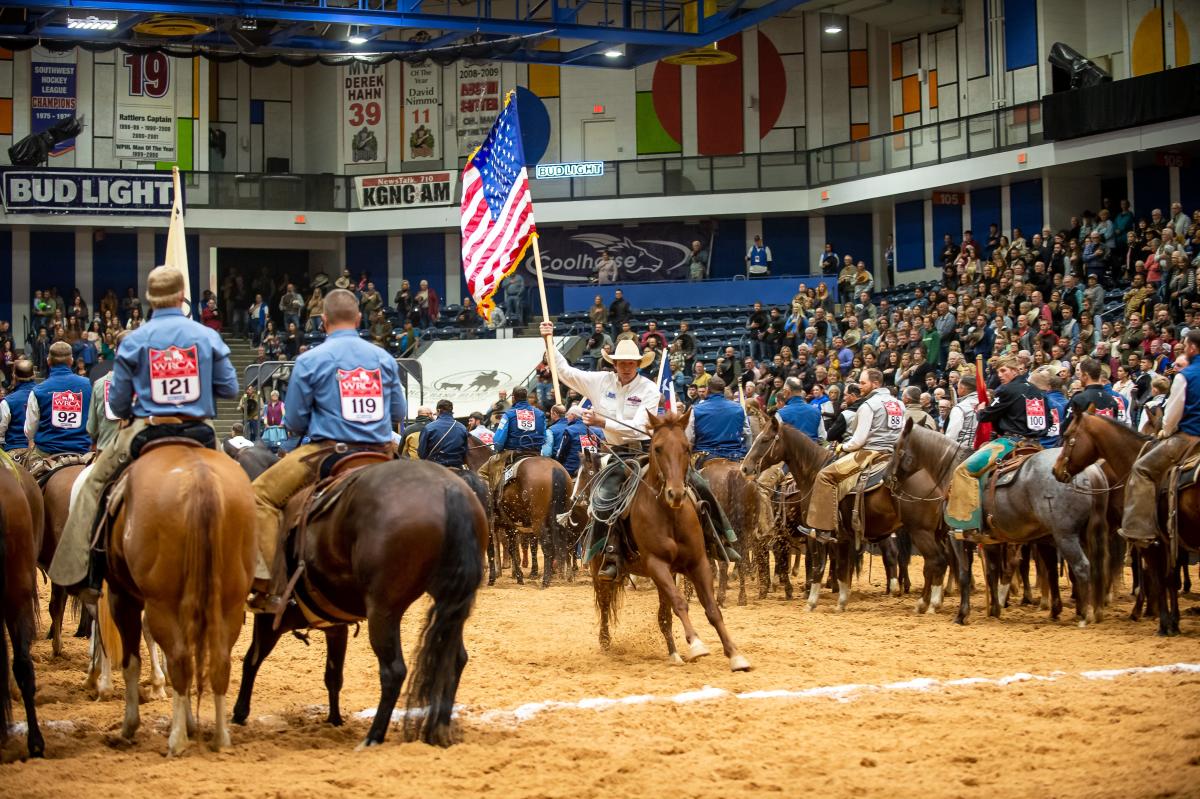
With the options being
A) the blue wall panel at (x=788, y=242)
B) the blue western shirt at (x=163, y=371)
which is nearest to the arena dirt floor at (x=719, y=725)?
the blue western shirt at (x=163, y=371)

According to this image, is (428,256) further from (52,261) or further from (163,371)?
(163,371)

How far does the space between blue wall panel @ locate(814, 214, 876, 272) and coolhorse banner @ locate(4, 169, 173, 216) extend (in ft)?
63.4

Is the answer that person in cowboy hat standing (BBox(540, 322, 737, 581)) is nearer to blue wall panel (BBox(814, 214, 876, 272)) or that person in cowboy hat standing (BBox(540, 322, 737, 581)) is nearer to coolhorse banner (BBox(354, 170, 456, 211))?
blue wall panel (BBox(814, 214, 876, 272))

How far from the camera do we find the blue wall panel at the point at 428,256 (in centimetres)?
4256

★ ★ ★ ★ ★ ★ ★

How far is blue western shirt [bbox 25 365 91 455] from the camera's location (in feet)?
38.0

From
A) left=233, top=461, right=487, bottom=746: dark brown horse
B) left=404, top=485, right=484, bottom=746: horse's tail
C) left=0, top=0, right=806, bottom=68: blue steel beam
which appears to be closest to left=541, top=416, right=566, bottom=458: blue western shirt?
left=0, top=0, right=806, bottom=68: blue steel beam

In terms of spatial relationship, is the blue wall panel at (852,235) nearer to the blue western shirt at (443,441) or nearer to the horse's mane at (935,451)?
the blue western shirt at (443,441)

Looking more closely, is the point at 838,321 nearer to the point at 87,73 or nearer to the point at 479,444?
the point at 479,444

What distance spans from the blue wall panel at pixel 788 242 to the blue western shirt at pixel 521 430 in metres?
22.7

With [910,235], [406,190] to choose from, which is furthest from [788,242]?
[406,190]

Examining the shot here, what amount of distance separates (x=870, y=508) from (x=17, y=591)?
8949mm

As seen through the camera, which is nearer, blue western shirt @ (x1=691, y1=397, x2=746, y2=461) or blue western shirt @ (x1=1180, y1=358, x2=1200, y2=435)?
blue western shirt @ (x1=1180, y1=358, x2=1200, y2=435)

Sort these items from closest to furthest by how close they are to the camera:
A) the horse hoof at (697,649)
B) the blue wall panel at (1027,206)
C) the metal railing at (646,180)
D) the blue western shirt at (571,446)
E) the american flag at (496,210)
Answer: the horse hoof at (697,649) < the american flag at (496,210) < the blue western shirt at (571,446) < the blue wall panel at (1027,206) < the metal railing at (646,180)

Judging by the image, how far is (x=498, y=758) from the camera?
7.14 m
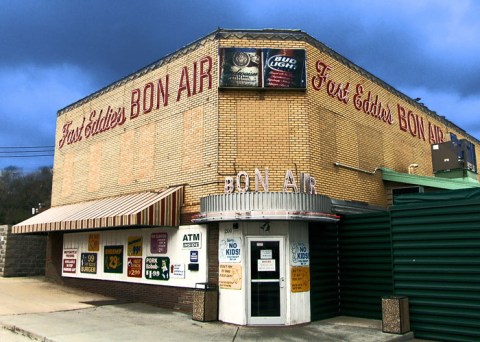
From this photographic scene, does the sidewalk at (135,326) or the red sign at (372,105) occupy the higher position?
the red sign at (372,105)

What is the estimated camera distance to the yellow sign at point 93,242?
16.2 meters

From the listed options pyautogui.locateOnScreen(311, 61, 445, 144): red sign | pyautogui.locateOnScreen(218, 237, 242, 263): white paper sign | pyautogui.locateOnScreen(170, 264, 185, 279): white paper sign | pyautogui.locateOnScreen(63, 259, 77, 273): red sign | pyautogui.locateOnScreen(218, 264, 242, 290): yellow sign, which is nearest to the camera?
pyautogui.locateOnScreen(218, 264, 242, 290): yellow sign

★ ★ ★ ★ ★ ★ ★

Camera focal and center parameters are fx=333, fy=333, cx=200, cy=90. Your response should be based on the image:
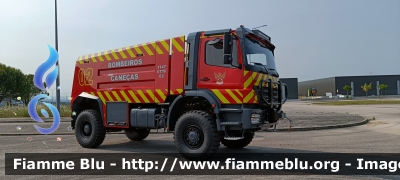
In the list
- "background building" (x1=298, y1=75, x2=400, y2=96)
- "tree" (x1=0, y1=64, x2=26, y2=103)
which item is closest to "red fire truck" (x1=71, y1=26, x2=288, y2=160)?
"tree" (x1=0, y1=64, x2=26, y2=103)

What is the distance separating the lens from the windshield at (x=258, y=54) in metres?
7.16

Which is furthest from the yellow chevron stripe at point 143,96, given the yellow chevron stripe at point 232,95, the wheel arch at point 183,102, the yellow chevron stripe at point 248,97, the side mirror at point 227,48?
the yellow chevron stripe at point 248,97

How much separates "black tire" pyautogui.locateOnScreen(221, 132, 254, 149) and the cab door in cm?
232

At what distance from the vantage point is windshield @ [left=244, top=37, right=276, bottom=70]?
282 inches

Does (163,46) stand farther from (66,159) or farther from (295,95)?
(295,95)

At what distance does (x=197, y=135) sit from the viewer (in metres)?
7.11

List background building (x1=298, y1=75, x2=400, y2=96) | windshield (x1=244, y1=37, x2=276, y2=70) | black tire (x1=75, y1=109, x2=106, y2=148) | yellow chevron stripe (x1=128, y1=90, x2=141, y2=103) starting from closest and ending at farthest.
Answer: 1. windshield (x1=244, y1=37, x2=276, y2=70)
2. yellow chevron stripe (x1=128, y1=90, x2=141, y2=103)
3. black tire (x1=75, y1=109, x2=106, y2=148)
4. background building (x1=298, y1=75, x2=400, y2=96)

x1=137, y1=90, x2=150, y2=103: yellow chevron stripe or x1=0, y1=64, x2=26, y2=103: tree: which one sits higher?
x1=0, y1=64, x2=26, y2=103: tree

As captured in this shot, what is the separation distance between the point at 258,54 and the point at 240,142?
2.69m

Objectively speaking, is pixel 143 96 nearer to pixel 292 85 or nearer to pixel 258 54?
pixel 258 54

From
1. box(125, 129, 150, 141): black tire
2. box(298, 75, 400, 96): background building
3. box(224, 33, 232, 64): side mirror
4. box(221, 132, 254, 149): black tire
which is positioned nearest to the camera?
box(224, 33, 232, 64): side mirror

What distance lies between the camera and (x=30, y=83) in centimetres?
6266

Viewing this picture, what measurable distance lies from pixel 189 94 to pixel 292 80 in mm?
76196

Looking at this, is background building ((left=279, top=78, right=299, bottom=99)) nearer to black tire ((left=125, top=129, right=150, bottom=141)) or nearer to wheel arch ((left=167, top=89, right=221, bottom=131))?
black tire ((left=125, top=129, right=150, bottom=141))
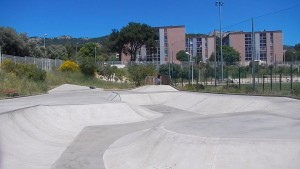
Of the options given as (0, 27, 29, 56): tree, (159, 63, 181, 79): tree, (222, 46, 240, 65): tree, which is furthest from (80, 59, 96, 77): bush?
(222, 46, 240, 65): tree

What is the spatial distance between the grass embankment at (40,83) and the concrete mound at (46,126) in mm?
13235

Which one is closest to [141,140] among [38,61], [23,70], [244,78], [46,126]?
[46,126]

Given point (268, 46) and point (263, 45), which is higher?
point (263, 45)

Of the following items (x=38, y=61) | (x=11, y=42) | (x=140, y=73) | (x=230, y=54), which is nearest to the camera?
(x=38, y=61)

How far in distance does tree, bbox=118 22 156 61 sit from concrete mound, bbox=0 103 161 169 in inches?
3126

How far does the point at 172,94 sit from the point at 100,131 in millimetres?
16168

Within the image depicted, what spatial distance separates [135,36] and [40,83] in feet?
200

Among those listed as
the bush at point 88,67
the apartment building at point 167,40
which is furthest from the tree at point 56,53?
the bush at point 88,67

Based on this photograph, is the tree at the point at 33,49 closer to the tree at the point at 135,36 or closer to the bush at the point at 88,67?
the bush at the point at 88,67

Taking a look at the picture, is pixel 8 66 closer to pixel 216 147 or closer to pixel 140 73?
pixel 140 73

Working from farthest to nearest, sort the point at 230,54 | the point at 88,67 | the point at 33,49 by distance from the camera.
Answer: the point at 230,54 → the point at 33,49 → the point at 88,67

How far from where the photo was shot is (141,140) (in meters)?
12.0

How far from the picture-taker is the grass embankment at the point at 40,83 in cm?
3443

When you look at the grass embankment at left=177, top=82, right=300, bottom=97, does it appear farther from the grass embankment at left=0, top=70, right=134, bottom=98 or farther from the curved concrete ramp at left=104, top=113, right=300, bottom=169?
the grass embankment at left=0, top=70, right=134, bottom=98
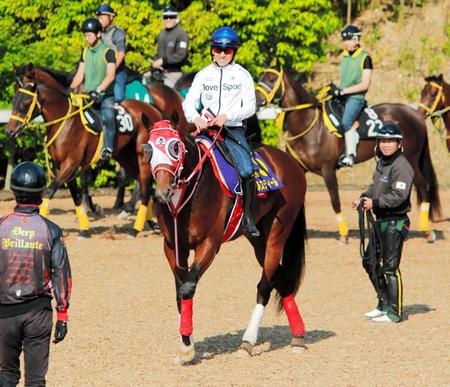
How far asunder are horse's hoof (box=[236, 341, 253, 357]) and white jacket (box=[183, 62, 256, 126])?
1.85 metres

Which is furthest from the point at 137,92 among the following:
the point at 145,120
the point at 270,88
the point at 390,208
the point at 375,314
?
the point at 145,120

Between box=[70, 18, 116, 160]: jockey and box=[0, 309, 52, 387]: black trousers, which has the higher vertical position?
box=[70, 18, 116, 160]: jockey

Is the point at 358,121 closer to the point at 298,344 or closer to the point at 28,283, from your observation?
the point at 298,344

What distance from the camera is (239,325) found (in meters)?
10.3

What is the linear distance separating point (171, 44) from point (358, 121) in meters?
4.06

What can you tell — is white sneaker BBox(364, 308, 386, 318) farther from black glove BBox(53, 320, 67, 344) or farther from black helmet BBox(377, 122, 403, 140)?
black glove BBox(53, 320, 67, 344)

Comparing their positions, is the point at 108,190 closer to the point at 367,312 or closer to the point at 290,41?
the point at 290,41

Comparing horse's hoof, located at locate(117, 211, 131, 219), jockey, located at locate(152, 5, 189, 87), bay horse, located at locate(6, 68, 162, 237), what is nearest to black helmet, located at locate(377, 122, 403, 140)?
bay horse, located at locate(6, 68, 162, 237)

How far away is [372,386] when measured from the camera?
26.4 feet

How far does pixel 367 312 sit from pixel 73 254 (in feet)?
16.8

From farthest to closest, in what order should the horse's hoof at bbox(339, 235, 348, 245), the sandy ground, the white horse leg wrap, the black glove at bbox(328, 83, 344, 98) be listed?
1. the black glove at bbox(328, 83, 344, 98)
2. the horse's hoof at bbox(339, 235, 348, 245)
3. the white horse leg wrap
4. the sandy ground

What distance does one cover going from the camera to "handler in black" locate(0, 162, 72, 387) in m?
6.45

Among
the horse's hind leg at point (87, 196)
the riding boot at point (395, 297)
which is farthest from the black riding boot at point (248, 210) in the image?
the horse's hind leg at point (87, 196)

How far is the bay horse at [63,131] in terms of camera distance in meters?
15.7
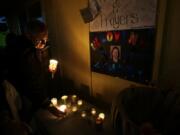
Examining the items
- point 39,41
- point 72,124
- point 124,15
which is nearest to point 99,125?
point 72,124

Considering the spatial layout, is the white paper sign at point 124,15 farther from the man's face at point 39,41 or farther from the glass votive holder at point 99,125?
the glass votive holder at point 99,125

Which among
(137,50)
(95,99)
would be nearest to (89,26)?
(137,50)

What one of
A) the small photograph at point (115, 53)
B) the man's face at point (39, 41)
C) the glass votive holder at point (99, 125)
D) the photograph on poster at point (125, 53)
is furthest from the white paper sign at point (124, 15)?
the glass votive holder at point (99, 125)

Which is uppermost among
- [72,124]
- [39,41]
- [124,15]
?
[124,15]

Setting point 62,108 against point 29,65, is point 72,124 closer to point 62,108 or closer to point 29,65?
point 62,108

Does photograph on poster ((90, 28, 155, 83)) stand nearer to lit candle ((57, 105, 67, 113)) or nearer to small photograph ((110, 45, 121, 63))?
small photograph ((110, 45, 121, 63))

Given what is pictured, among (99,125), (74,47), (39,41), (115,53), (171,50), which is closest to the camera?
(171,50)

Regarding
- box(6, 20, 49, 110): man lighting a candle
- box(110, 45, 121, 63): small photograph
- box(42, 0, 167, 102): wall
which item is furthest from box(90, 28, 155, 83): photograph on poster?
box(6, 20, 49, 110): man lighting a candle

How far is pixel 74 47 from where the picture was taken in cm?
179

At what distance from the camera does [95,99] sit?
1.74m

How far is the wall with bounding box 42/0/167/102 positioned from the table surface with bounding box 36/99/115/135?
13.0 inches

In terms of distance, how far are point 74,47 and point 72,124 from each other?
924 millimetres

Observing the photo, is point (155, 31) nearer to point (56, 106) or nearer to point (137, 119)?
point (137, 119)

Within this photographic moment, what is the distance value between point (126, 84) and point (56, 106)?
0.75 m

★ ★ ★ ★ ★ ★ ★

Exercise directions:
Please show every line above that contains the word "options", matching case exactly.

Solution for this task:
With the options being
From the listed options pyautogui.locateOnScreen(311, 61, 445, 144): red sign | pyautogui.locateOnScreen(218, 237, 242, 263): white paper sign | pyautogui.locateOnScreen(170, 264, 185, 279): white paper sign | pyautogui.locateOnScreen(63, 259, 77, 273): red sign | pyautogui.locateOnScreen(218, 264, 242, 290): yellow sign, which is nearest to the camera?
Of the options given as (0, 27, 29, 56): tree, (159, 63, 181, 79): tree, (222, 46, 240, 65): tree, which is furthest from (80, 59, 96, 77): bush?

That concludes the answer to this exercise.